◆ **Requirement**: Give all of the data again exactly as written, omitting every image.

◆ **Data block**:
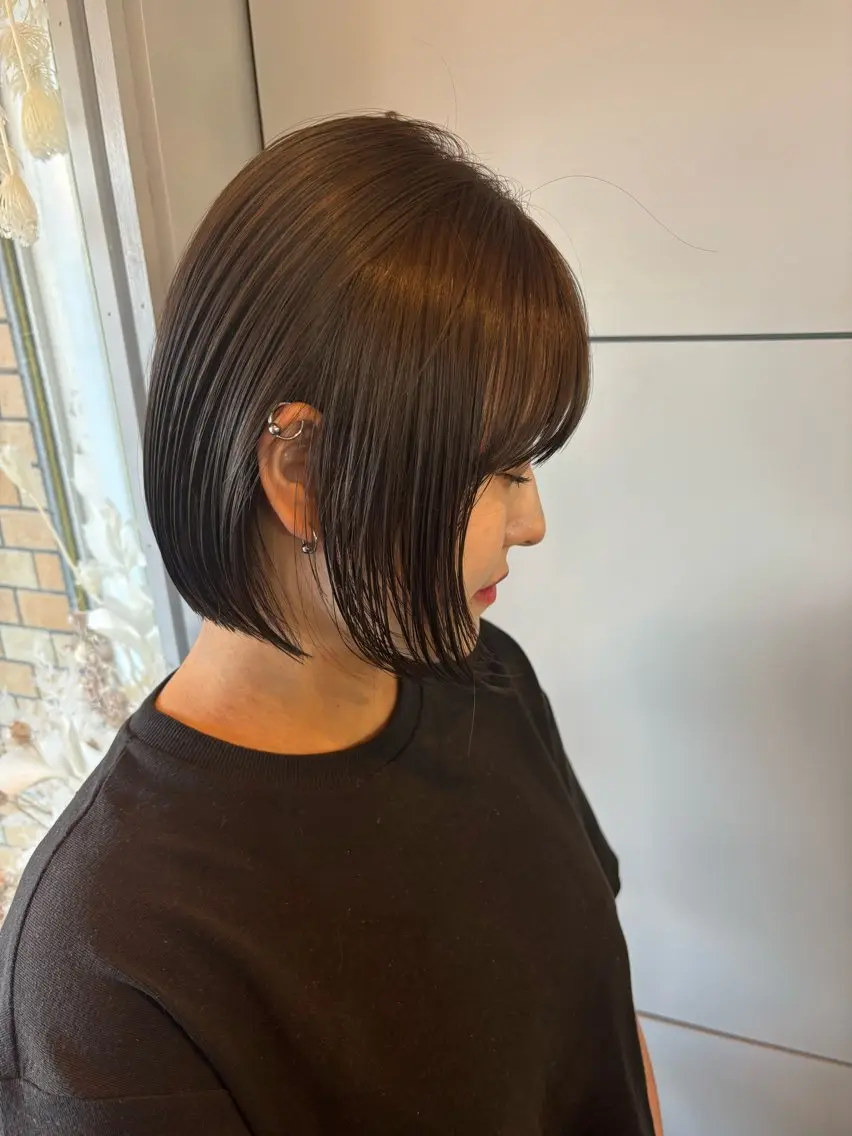 1番人気🎶赤みゼロ透明感カラー+カットの写真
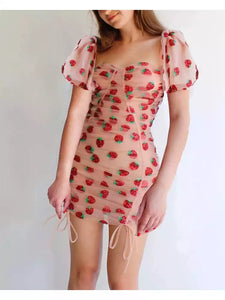 Sequin Strawberry mini dress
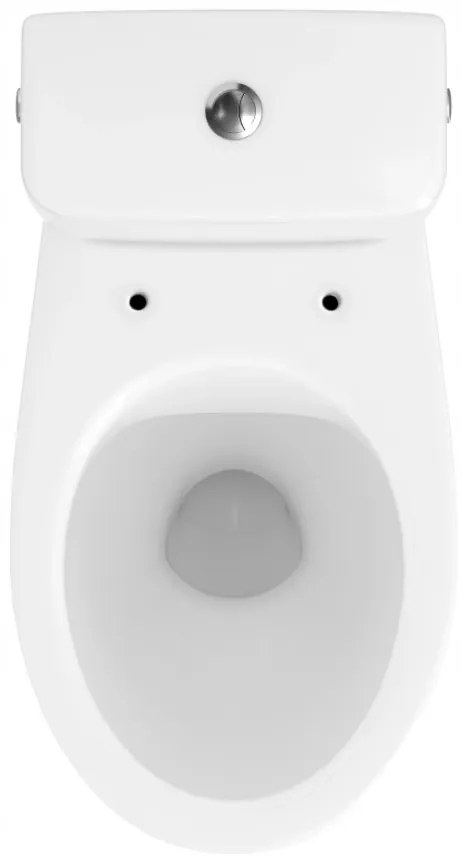 Cersanit Cersania SimpleOn 010 - WC kombi 3/6l + sedátko s pomalým zatváraním z duroplastu, horizontálny odpad, biela, K11-2339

◆ **Task solution**:
 1番人気🎶赤みゼロ透明感カラー+カットの写真
 Sequin Strawberry mini dress
 Cersanit Cersania SimpleOn 010 - WC kombi 3/6l + sedátko s pomalým zatváraním z duroplastu, horizontálny odpad, biela, K11-2339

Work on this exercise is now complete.